### Excerpt to read:
The circuitous journey to the patients' bill of rights: winners and losers.
American health care spending underwent uncontrollable growth in the past several decades (1) and by the early 1990s health care costs were increasing exponentially. (2) The government and employers who purchased health care benefits sought measures to contain rising health care costs and to manage the population's increasingly, more complex medical needs. (3) These changes involved new plan designs that included cost containment measures, curtailment of access to medical services, improved technology, and limitations on hospital stays through the use of pre-paid health care plans. (4)
The new pre-paid plans, or managed care organizations (MCOs), use cost containment measures to exert economic control over medical decisions, while restricting patients' freedom of choice over their medical providers. (5) This modus operandum effectively traps participants in a medical care maze where the plan dictates the nature and quantity of services the patients receive. (6) Obviously, weighing cost against human life and quality of life could lead to medical care compromises. (7)
The process begins with an awkward risk assessment, reeking of ethical dilemma. (8) The dilemma ends with a patient, who, either a victim of morbidity or mortality, effectively is left without a remedy under what one must view as a serious and unpredicted "quirk" in the law. (9)
The Employee Retirement Income Security Act of 1974, (10) (ERISA), which Congress primarily designed to protect pension funds from forfeiture or loss caused by employee mismanagement and the like, also extends to employee welfare plans including healthcare plans. (11) Since Congress drafted the statute in reaction to an environment of failed pension plans and the economic dangers associated with mass forfeiture, the statute's design focused upon protecting and harmonizing private pensions under a federal umbrella. (12) Although ERISA directly regulates health plans, it does not provide substantive law for regulating such plans. (13)
To further complicate this conundrum, ERISA preempts state laws which "relate to" such plans (14) and provides a basis for removal to federal court through its preemption of claims. (15) Preemption, therefore, erects a barrier to state court suits or bars state laws from regulating employee benefit plans except under specifically articulated circumstances. (16) Not only is a patient plaintiff often unable to sue in state court with more liberal remedies, but often is unable even to apply state law and is forced to apply ERISA, which lacks extensive remedies. (17)
In an effort to combat these traps and to secure state subject matter jurisdiction, plaintiffs sometimes add state medical malpractice claims, which are typically a matter of state law and usually interpreted as a way of escaping preemption. (18) Courts also have attempted to dodge these traps by searching for ways to avoid preemption and to allow state jurisdiction and state law to apply. (19)

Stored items
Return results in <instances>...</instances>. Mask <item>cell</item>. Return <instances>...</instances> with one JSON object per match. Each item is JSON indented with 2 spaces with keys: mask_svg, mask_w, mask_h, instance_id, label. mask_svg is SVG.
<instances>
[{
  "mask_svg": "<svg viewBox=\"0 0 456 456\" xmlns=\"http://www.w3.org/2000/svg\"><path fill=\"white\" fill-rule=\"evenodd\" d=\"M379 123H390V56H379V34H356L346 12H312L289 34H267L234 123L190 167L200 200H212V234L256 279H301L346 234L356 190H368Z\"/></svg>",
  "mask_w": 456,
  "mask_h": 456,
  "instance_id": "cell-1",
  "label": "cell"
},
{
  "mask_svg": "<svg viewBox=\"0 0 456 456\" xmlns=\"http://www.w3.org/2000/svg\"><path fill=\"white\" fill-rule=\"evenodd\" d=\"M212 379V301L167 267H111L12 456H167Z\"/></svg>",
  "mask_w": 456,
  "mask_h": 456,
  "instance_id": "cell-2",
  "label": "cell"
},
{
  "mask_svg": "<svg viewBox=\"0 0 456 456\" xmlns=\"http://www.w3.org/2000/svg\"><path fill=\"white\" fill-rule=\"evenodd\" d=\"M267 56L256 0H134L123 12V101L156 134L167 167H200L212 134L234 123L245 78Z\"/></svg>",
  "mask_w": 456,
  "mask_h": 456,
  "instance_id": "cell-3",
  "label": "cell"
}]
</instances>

### Your tasks:
**a)** Translate this sentence from the article on the patients' bill of rights into Spanish: "Although ERISA directly regulates health plans, it does not provide substantive law for regulating such plans."
**b)** List every feature that the article on the patients' bill of rights says the new plan designs included.
These stored items come from a separate source.

### Responses per task:
**a)** Aunque la ERISA regula directamente los planes de salud, no proporciona derecho sustantivo para regular dichos planes.

**b)**
- Cost containment measures
- Curtailment of access to medical services
- Improved technology
- Limitations on hospital stays through the use of pre-paid health care plans